AIDS is a major cause of death in several countries and researchers have been working to find an effective drug for the disease since its outbreak nearly four decades ago.
Researchers at the Indian Institute of Technology Madras are working on a revolutionary idea that can help develop effective drugs for the treatment of HIV/AIDS. The team of researchers said that the efficacy of drugs against the HIV virus can be enhanced by introducing electrostatic interaction sites on molecules of the potential drug. The findings of the research – led by Prof. Sanjib Senapati, Department of Biotechnology, IIT Madras along with research scholars Chinmai Pindi and Mohammed Ahsan – have been published in Biochemistry, a peer-review Journal of the American Chemical Society.

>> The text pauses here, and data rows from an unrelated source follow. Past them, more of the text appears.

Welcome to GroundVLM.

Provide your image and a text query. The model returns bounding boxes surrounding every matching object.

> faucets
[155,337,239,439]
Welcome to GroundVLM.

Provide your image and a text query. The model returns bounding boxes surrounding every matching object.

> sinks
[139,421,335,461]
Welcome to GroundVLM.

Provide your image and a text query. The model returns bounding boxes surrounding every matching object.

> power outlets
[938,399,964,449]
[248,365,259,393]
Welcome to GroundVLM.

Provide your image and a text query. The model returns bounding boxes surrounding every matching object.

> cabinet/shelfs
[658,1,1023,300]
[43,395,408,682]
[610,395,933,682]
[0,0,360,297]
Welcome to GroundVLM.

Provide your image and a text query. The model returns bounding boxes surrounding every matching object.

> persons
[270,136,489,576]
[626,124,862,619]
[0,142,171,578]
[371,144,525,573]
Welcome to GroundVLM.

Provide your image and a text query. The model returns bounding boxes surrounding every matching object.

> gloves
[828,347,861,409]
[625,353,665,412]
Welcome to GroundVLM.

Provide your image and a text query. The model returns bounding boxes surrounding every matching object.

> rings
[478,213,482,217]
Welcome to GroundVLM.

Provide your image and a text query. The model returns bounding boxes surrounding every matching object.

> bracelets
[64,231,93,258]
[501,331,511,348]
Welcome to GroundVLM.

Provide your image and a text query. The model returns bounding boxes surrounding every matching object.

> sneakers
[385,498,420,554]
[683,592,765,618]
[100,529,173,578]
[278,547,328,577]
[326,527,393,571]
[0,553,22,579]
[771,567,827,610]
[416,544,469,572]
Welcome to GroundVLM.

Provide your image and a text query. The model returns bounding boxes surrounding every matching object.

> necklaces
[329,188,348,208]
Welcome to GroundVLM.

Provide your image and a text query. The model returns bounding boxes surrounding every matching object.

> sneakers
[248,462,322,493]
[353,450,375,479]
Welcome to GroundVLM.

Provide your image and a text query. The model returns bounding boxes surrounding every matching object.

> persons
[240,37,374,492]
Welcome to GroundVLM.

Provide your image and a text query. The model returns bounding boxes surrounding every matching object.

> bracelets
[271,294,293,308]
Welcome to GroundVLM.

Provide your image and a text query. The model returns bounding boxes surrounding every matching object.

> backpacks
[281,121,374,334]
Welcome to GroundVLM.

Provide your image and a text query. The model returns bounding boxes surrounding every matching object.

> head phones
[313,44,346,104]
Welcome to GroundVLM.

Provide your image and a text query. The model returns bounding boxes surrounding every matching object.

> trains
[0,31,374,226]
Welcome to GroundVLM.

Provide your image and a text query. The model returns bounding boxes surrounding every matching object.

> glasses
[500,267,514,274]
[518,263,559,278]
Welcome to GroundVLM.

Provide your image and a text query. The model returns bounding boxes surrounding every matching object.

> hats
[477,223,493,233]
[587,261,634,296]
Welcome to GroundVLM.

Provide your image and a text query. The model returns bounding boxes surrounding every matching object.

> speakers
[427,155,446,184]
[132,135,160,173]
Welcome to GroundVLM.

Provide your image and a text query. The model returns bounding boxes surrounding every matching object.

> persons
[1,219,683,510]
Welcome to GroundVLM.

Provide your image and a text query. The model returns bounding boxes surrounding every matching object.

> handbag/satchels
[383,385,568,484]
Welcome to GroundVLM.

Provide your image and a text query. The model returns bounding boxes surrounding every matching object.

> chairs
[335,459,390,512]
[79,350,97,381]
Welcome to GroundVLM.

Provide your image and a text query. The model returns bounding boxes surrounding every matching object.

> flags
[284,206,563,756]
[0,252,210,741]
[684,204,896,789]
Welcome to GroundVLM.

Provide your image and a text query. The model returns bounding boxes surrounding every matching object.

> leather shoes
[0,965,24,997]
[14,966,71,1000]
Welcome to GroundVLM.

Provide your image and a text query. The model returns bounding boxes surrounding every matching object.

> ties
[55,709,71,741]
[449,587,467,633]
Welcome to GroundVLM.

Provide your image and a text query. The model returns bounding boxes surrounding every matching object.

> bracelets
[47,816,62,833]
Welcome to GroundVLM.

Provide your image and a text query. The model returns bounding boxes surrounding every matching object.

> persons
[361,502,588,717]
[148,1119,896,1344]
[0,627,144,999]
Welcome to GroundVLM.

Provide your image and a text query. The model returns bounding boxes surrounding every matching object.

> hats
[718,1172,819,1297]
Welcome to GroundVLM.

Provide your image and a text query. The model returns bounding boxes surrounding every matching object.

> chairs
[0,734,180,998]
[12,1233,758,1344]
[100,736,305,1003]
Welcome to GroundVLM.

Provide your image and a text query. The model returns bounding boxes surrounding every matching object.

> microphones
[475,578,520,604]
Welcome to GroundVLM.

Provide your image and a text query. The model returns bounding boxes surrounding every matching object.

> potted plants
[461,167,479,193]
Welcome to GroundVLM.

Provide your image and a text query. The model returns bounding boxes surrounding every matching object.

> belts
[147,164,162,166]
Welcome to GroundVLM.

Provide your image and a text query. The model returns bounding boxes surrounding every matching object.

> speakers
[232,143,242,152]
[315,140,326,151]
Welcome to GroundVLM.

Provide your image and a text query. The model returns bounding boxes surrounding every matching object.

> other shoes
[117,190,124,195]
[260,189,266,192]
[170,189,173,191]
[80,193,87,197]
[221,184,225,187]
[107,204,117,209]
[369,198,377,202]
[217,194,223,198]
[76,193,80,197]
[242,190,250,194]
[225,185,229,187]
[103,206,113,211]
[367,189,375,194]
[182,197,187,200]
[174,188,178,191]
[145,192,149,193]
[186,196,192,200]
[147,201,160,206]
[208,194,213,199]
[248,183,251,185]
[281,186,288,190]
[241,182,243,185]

AIDS is a major cause of death in several countries and researchers have been working to find an effective drug for the disease since its outbreak nearly four decades ago. In a bid to find better drugs to combat HIG strains, researchers of IITM decided to explore more about the molecular structure of the protease to figure out weak sites that can offer better understanding for enhanced inhibitor development.
Researchers are working in the direction of targeting HIV-1 protease. AIDS virus uses this essential enzyme for maturation and growth. Drug developers are aiming at developing efficient inhibitors of the enzyme. Inhibitors make enzymes unavailable to the virus by binding with them.
Elaborating it, Professor Senapati said, “Currently, inhibitors use weak forces of attraction to target HIVPR. This force is called ‘van der Waal’s forces’ and is used to attach themselves to the protease molecule. Because of the weak force, the virus soon becomes resistant to the drug.”
Professor Senapati and his team have used state-of-art computational techniques to uncover vital data that will be useful in developing more efficacious drugs. IIT Madras researchers conducted Molecular Dynamics (MD) simulation studies and found that if a drug molecule can be designed with a complementary charge, it can permanently inhibit/deactivate the enzyme.
“There is no electrostatic complementarity in drugs currently available. It is well known that electrostatic forces between molecules are far more strong than van der Waals forces and therefore it is important to investigate it,” the professor said.
The researchers have proposed that both electrostatic and van der Waals interactions should be embraced to complement the HIVPR active site architecture.